Some Canadians say they’ve found two silver linings during a global pandemic that has forced them to wipe activities off their calendars during lockdowns — a pregnant pause and the realization that quitting isn’t all that bad.
“Anybody who tells me I’m going to quit something, I will champion them all the way,” says Aqsa Malik, 28, from her home in Toronto.
“I quit because I wanted my life to be mine. It’s just an amazing feeling.”
Malik says she submitted her two-week notice last month in the Greater Toronto Area where she worked as a city planner.

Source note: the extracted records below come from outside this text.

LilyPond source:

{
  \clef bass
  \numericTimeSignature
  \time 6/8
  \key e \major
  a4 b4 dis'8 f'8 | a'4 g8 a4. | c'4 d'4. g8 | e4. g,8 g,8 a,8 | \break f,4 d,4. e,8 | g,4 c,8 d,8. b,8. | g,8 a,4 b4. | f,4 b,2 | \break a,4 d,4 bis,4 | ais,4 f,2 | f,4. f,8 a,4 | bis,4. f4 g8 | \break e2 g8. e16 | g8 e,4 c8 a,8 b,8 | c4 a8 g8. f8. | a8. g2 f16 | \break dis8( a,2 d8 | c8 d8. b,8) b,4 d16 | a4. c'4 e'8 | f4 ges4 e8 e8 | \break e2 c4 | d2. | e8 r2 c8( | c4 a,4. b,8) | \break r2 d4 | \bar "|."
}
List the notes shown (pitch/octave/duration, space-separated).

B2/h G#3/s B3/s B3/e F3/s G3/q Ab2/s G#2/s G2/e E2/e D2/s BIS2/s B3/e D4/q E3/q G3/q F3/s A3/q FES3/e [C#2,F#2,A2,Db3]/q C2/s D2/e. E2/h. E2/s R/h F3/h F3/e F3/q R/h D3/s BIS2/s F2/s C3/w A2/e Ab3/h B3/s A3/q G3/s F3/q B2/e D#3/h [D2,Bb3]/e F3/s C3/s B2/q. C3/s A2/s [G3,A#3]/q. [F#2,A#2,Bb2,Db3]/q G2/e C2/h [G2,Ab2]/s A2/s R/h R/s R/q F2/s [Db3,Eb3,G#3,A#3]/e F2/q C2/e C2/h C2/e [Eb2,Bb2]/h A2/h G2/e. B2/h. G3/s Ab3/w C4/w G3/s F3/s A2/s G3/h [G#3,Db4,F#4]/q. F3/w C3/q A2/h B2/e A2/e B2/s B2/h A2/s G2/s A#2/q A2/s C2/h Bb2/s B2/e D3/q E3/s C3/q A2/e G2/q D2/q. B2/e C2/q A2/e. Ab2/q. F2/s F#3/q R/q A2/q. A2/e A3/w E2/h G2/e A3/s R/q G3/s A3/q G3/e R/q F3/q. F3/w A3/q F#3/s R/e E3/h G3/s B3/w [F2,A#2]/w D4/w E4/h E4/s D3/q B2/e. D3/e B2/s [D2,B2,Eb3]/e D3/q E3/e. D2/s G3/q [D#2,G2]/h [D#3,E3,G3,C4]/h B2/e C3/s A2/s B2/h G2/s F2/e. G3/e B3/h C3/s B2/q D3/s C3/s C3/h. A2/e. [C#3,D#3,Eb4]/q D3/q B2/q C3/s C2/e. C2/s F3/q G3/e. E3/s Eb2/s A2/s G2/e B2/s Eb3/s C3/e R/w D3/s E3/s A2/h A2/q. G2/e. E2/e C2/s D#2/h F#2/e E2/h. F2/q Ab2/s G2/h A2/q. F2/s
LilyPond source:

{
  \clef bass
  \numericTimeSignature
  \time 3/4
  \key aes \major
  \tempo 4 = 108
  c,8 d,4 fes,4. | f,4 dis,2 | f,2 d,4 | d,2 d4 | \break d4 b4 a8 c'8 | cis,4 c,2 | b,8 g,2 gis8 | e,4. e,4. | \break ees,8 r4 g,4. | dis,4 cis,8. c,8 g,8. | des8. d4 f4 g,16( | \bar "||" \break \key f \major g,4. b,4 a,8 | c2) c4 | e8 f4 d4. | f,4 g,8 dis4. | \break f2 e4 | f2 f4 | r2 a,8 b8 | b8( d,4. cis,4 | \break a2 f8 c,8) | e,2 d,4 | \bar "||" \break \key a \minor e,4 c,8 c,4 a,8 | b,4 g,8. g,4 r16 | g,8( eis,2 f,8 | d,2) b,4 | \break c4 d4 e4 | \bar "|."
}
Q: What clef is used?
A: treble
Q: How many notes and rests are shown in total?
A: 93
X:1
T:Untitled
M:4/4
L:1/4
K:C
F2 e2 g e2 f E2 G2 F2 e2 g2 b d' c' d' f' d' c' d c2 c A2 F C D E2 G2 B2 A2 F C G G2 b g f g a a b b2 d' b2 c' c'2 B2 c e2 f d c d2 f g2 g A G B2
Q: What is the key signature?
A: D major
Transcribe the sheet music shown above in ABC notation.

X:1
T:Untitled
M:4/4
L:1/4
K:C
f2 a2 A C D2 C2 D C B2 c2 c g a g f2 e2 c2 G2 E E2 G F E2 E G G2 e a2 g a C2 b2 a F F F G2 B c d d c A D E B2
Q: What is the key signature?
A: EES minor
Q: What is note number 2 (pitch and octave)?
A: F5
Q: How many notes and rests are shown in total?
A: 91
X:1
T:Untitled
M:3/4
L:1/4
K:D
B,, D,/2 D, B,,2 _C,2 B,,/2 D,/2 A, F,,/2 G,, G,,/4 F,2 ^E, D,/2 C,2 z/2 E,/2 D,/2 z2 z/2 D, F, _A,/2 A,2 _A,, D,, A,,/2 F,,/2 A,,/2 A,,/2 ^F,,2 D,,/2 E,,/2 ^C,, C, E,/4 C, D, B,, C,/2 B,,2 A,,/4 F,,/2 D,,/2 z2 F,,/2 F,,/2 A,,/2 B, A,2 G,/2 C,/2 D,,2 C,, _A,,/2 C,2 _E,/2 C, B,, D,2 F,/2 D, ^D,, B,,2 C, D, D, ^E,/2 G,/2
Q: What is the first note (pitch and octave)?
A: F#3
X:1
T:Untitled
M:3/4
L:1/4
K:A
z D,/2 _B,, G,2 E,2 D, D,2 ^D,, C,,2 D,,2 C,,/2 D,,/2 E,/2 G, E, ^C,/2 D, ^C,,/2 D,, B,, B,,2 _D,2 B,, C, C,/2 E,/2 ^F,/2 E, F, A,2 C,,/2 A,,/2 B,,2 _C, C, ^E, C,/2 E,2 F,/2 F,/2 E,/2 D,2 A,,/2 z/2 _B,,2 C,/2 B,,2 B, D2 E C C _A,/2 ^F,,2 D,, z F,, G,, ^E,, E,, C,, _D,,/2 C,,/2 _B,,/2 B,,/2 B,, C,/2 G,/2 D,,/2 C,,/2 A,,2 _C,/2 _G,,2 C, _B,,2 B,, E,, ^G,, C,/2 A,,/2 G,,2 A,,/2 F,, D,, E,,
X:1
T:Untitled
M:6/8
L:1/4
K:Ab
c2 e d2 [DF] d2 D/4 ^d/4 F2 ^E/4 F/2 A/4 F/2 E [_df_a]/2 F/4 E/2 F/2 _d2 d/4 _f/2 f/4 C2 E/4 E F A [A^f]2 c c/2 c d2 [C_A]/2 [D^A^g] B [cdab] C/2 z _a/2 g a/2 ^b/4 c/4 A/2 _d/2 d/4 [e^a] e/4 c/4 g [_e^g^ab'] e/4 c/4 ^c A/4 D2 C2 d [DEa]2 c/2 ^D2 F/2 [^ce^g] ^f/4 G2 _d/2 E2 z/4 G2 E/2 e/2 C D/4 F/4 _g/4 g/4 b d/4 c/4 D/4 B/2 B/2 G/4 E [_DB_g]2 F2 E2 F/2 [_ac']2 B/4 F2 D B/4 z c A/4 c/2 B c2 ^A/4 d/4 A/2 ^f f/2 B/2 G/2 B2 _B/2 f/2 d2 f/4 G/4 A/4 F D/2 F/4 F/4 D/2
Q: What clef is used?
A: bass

“I understand that not everyone is in a position where they can do this (because) it’s not all sparkles and rainbows,” Malik said in a phone interview.
“But I was slowing down. I realized that my life was becoming about work and not necessarily about my life. I changed my environment. I changed my routine, but ultimately, the decision that felt right was quitting.”
Malik says she has been spending time staying fit, exploring coffee shops and giving more time to her family and friends.
“The endgame is I want to start a business. I want to travel more. I don’t have a timeline. I’m still managing the after-effects of quitting while trying to figure out what I want life to be.”
A report from human resources software company Ceridian says 84 per cent of 1,304 Canadian workers surveyed by Hanover Research felt burned out over the last two years. At least 20 per cent looked for new jobs for various reasons.
In Saskatchewan, Joanna Grazes says she’s on Day 98 of being sober after she decided to quit drinking.